NCT03025581 · Status: UNKNOWN · Phase: NA · Type: INTERVENTIONAL · Enrollment: 80

Last updated 2017-01-19

No results posted yet for this study

Summary

Premature Rupture of Membranes (PROM) is defined as the rupture of membranes before the onset of regular uterine contractions.

PROM occurs in approximately 10% of all pregnancies (ranging from 2.7% to 17%), with 60% to 80% of cases occurring at term.
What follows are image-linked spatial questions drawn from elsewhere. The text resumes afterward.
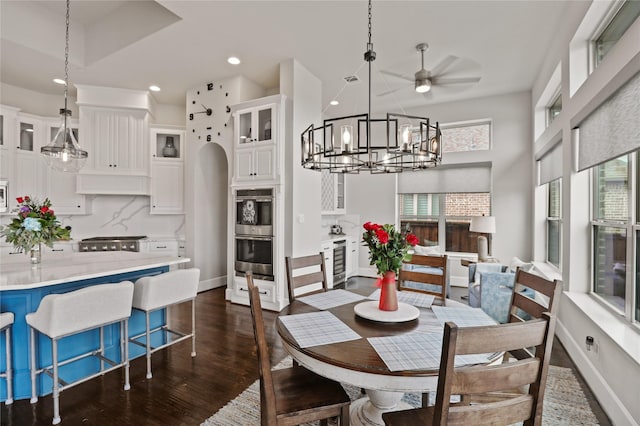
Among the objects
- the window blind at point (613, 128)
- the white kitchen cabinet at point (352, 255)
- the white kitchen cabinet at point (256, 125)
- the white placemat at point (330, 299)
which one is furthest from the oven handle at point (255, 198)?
the window blind at point (613, 128)

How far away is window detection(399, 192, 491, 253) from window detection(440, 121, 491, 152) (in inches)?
33.2

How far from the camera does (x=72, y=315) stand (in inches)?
81.7

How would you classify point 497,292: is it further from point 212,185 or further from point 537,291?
point 212,185

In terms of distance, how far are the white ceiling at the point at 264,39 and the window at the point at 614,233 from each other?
1.55m

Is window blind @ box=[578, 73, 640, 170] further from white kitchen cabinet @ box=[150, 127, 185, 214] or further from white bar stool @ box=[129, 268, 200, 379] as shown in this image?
white kitchen cabinet @ box=[150, 127, 185, 214]

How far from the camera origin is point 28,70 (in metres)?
4.39

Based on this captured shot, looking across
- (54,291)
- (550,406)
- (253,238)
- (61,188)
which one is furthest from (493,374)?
(61,188)

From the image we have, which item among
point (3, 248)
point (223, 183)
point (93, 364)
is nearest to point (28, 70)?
point (3, 248)

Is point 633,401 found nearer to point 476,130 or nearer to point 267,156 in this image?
point 267,156

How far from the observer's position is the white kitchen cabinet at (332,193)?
6062 mm

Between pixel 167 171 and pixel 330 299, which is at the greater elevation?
pixel 167 171

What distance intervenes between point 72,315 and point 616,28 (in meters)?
4.62

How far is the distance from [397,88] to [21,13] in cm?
491

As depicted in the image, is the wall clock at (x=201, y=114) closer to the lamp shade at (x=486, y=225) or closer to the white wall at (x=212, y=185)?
the white wall at (x=212, y=185)
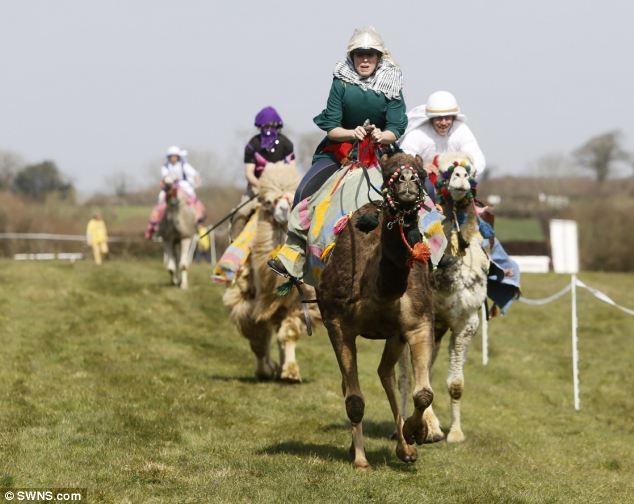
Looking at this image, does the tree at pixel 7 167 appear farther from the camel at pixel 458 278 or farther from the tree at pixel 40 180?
the camel at pixel 458 278

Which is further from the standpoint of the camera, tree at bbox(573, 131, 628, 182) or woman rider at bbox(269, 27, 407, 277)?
tree at bbox(573, 131, 628, 182)

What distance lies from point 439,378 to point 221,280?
14.4ft

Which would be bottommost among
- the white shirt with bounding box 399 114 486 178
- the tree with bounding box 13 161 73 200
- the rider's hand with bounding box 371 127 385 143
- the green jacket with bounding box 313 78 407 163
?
the tree with bounding box 13 161 73 200

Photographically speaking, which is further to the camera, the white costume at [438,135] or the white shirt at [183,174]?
the white shirt at [183,174]

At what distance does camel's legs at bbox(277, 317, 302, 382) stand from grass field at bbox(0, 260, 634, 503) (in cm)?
22

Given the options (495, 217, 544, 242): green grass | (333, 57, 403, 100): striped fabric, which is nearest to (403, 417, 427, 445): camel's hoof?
(333, 57, 403, 100): striped fabric

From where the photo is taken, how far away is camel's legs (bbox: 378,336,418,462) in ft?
30.1

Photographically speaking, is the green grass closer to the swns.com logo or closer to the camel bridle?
the camel bridle

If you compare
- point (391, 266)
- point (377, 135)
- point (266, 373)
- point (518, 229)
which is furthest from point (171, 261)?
point (518, 229)

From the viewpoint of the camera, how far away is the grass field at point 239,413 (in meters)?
8.73

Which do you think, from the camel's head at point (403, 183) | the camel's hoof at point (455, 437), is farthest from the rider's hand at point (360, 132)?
the camel's hoof at point (455, 437)

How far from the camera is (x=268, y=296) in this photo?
48.9 ft

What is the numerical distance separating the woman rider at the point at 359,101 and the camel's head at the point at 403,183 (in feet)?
5.61

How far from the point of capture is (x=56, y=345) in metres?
17.0
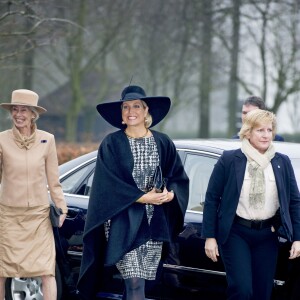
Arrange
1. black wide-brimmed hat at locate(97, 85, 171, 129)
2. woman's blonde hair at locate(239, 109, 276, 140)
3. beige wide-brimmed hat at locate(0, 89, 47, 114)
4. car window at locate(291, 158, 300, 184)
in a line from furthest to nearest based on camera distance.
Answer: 1. beige wide-brimmed hat at locate(0, 89, 47, 114)
2. car window at locate(291, 158, 300, 184)
3. black wide-brimmed hat at locate(97, 85, 171, 129)
4. woman's blonde hair at locate(239, 109, 276, 140)

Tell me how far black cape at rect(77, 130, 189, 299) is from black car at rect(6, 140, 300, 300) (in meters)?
0.33

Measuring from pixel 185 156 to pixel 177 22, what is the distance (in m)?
20.2

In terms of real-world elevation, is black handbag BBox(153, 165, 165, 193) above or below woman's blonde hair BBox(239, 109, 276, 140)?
below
Approximately 90% of patients' experience PROM enter spontaneous labor within 24 hours, but disagreement exists among health care providers on the optimal management of women with PROM, particularly the need for and timing of inductions.

Nipple stimulation is a non-medical natural method for induction of labor. Previous studies demonstrated its effectiveness for initiating labor within 72 hours in women with favorable cervices. The actual mechanism by which such a technique results in cervical ripening is not well understood.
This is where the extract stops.